_MATERIAL SHOWN_

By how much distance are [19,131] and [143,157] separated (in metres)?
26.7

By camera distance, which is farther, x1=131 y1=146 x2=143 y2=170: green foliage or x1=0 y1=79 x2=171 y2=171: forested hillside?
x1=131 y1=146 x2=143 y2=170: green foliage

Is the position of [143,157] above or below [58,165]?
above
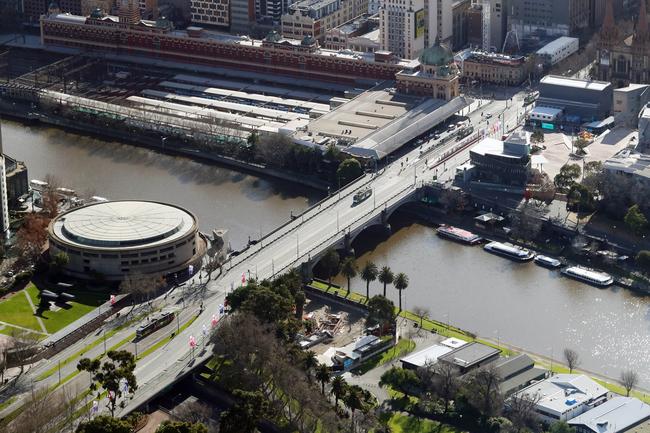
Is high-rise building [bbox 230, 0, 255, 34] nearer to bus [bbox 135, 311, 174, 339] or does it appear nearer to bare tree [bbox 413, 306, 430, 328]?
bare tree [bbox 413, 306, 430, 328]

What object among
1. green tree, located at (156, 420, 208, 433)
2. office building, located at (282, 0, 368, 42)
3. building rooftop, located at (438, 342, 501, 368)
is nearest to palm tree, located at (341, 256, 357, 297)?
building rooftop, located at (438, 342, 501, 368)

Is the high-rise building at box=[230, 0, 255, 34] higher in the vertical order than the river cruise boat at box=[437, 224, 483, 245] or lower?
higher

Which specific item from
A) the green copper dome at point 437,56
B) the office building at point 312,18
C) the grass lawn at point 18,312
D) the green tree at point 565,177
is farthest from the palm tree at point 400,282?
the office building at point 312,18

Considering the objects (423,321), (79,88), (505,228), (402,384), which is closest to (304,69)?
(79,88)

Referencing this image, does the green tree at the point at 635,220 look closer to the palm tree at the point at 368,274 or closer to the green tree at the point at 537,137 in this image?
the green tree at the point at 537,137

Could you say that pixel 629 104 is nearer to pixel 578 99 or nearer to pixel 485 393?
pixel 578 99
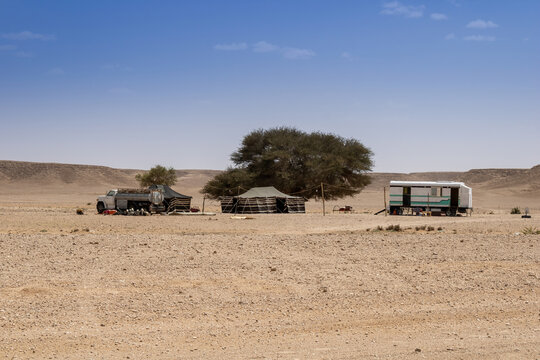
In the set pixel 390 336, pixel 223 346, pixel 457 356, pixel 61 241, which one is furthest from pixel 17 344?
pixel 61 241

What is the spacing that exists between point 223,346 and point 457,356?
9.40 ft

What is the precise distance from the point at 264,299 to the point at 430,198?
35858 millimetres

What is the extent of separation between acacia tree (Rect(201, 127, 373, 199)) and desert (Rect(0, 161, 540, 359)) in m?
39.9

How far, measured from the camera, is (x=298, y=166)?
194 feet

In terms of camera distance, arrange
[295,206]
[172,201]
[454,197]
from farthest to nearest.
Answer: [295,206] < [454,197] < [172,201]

...

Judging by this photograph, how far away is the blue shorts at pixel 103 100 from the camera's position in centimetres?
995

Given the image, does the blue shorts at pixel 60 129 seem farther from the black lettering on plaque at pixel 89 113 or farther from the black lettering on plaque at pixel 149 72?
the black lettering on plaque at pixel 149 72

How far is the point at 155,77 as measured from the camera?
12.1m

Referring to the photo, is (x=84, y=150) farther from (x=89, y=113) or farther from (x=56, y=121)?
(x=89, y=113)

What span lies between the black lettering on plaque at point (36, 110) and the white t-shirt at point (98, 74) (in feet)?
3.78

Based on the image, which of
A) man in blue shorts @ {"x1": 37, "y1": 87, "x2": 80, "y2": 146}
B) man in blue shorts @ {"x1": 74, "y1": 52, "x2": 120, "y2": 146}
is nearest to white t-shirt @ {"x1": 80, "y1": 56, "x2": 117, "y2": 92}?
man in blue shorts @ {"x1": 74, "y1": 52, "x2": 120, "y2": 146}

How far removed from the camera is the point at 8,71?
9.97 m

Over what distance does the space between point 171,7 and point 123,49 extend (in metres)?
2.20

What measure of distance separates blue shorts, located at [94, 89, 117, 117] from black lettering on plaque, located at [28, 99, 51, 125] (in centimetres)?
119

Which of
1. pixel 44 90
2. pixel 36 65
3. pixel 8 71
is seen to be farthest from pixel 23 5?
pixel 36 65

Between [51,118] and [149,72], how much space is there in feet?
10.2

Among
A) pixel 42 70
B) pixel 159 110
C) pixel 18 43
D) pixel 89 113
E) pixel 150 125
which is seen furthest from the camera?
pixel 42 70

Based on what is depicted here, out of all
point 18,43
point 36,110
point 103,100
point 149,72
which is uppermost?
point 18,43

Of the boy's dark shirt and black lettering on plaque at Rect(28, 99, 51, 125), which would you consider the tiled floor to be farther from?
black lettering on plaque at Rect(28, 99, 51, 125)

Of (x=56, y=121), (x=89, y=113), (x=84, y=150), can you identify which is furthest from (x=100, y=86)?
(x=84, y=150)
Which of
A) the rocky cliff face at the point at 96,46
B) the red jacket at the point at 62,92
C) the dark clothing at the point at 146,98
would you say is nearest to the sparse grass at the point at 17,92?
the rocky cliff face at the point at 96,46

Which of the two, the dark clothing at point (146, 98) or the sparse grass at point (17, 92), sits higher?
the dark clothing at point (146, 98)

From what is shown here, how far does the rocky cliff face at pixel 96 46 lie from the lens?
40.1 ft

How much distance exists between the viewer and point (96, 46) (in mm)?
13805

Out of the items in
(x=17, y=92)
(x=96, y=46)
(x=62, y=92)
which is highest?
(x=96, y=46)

--

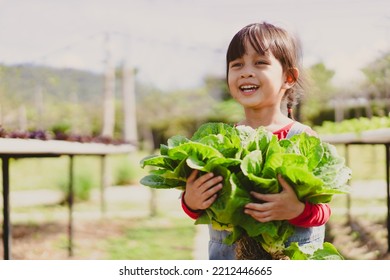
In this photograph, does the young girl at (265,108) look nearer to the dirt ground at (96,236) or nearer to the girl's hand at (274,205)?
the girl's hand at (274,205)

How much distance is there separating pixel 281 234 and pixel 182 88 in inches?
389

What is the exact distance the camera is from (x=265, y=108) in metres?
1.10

_TASK STATEMENT_
Reproduce verbatim the data from the line containing "What is the extent" through the line containing "Answer: [295,206] < [454,197] < [172,201]", both lines included.

_WORKED SOLUTION_
What is the extent of separation between acacia tree (Rect(201, 127, 373, 199)) and desert (Rect(0, 161, 540, 359)) in m?
39.9

How far, measured from the camera, is (x=298, y=166)?
194 feet

In terms of camera distance, arrange
[295,206]
[172,201]
[454,197]
from farthest to nearest.
Answer: [295,206] < [454,197] < [172,201]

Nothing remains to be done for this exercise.